=== Selected extract ===

At half past ten at night, partway through a film and without a single contraction, I had my first indication that my baby was finally on its way. At eight days past my due date I was dreading my booked visit with the consultant to talk about induction, which I was set on refusing as long as possible. So my waters breaking were a relief, if a small one – it was barely a trickle and I hadn’t had any pains for 24 hours.
I wasn’t at all sure it wasn’t another false start, or that I was perhaps imagining it after all, so I tried to get some sleep. At midnight I was having contractions and trying to resist timing them, by half past two in the morning I knew I was in labour and there would be no more attempts at sleep. The midwives had instructed me to call the triage number but it was engaged, so I called my mum next in case Jenna woke and needed someone. As she arrived I was sick, and from then on between contractions I was sick fairly often – the pains were coming so close together that sometimes I wasn’t getting a break between them, and the pool wasn’t full yet.
We finally spoke to triage, and moments later a midwife who was on her way and hoped she would be with us before the baby. My mum started to seriously worry that we would be having an unassisted birth after all! But I was starting to drift and feel that odd sense of calm and distance, that whatever was happening would happen and that soon enough I would have a job to do. I felt amazingly alive, but couldn’t wait any longer to get in the water as moving through the contractions was getting impossible.
The water helped me feel more in control right away, and soon my two midwives arrived and pronounced me coping wonderfully before sitting down to coffee and brownies. Throughout the next hour their only job was to check baby’s heartbeat with the sonicaid (three times, and twice when they asked and I said no lol). They didn’t suggest any dilation checks, which I was grateful for, I wanted to just let things happen and not think in terms of “how much longer”!

=== Dataset excerpts ===

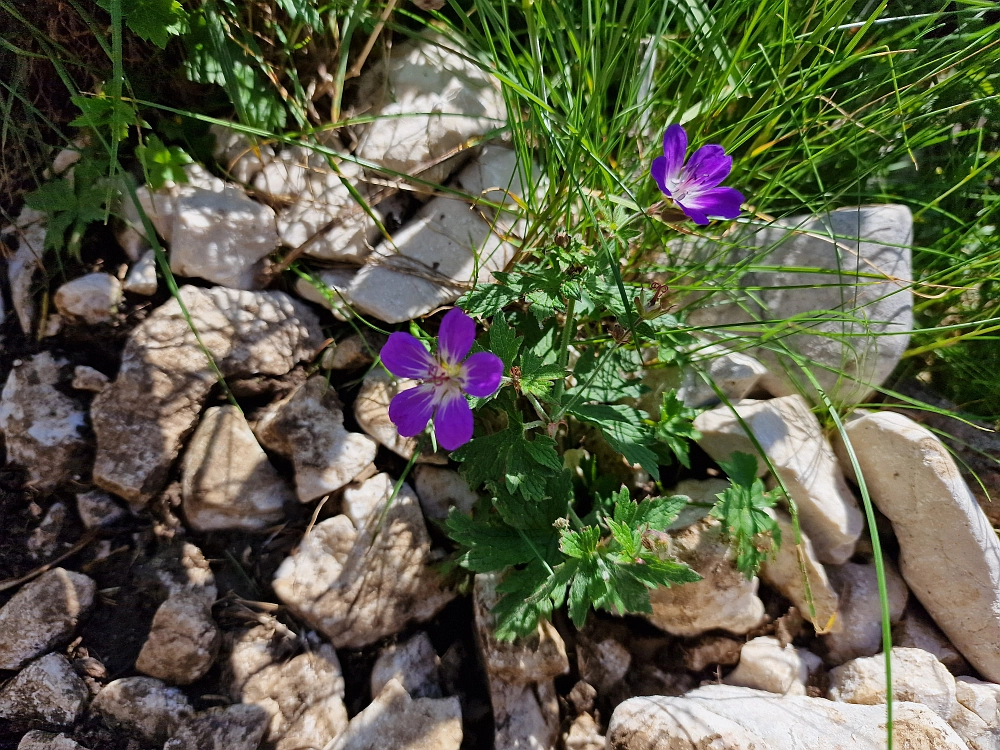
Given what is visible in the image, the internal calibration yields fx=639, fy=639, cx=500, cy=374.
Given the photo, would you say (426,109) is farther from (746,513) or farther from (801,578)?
(801,578)

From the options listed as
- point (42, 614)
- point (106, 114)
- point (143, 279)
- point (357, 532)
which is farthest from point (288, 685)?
point (106, 114)

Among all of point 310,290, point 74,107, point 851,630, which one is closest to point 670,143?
point 310,290

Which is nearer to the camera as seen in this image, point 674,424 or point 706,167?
point 706,167

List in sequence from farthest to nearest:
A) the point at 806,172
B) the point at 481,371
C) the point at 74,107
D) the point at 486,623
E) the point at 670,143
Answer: the point at 806,172, the point at 74,107, the point at 486,623, the point at 670,143, the point at 481,371

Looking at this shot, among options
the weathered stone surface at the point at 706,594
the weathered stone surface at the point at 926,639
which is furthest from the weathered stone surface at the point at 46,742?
the weathered stone surface at the point at 926,639

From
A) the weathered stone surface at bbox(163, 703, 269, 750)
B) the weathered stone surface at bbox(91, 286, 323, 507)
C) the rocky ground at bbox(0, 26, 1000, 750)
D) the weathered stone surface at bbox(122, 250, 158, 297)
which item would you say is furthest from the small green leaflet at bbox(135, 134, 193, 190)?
the weathered stone surface at bbox(163, 703, 269, 750)

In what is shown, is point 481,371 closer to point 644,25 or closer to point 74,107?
point 644,25

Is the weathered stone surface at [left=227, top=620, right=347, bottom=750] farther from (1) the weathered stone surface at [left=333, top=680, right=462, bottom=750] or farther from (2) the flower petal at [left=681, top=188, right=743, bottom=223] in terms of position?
(2) the flower petal at [left=681, top=188, right=743, bottom=223]
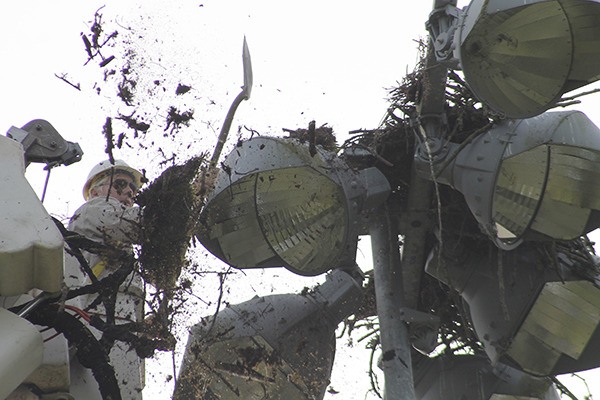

===

[Activity]
Answer the following from the birth account above.
(a) How many days past the due date was the narrator when the waters broke?
(b) Whom did the narrator call after finding the triage number engaged?
(c) What did the midwives use to check the baby's heartbeat?

[Exercise answer]
(a) Eight days.
(b) The narrator's mum.
(c) A sonicaid.